Les discussions se poursuivent également sur le
concept de "la bulle" proposé par
l'UE. Des décisions ont été prises au sujet
des méthodologies et des engagements.
Les autres sujets
encore en discussion comprennent: les engagements
volontaires; la conformité réalisée
conjointement; les institutions et mécanismes;
et l'organe du protocole. L'application de
l'Article 18 et de pénalités pour non
conformité reste à décider. Une définition
des quantités de GHG est nécessaire pour
l'Article 2. L'absence d'accord sur les Articles
2 et 3 entrave la négociation de l'Article 12.

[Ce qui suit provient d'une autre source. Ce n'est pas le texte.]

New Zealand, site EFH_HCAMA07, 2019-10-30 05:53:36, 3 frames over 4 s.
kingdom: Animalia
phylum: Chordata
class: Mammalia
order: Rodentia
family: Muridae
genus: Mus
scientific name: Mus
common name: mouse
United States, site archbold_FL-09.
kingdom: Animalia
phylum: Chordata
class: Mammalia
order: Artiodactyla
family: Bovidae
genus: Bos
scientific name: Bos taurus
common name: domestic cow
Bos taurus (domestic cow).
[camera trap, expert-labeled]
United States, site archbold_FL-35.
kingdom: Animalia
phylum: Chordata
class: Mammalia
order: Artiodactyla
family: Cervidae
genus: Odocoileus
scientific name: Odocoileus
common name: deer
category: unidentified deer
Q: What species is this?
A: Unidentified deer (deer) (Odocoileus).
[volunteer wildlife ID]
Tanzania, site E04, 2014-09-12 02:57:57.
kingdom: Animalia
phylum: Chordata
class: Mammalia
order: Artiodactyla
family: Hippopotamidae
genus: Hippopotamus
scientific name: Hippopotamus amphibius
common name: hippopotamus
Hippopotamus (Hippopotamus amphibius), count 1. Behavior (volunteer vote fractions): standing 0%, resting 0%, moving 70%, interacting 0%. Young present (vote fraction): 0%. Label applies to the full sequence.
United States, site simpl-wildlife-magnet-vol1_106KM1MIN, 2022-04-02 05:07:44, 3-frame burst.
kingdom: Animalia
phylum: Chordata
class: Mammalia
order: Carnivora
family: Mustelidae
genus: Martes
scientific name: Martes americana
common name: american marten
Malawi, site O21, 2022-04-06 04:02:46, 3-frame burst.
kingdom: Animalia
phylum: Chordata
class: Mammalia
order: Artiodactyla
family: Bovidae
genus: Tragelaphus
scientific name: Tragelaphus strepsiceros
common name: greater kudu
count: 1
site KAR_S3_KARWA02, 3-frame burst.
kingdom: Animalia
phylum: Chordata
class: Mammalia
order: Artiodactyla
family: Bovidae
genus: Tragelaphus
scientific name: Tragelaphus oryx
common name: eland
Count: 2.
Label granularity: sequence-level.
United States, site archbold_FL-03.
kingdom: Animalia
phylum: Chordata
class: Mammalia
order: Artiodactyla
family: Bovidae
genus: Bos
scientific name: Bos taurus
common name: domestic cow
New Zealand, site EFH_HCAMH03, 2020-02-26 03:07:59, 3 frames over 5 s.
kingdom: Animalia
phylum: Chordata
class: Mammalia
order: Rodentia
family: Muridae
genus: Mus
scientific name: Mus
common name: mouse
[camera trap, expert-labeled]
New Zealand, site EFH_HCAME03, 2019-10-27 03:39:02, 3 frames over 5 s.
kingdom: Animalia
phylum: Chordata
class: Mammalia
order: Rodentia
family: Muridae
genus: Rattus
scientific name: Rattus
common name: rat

S'agissant des P&M, il y a trois positions
favorisant respectivement: des P&M
obligatoires; pas de P&M; quelques P&M
non obligatoires.
Au sujet de
l'évaluation de l'information et des
éventuelles décisions liées à l'Article
4.2(f), le Président Oki (Japon) parla des
consultations officieuses sur la question de
l'amendement de la Convention et de ses Annexes.
Luis Herrera (Venezuela) fit part du consensus
sur le remplacement de la Tchécoslovaquie dans
l'Annexe I par la Slovaquie et la République
Tchèque et l'ajout de la Croatie et de la
Slovénie. L'orateur soumit un projet de
décision (FCCC/CP/1997/L.3), lequel fut adopté.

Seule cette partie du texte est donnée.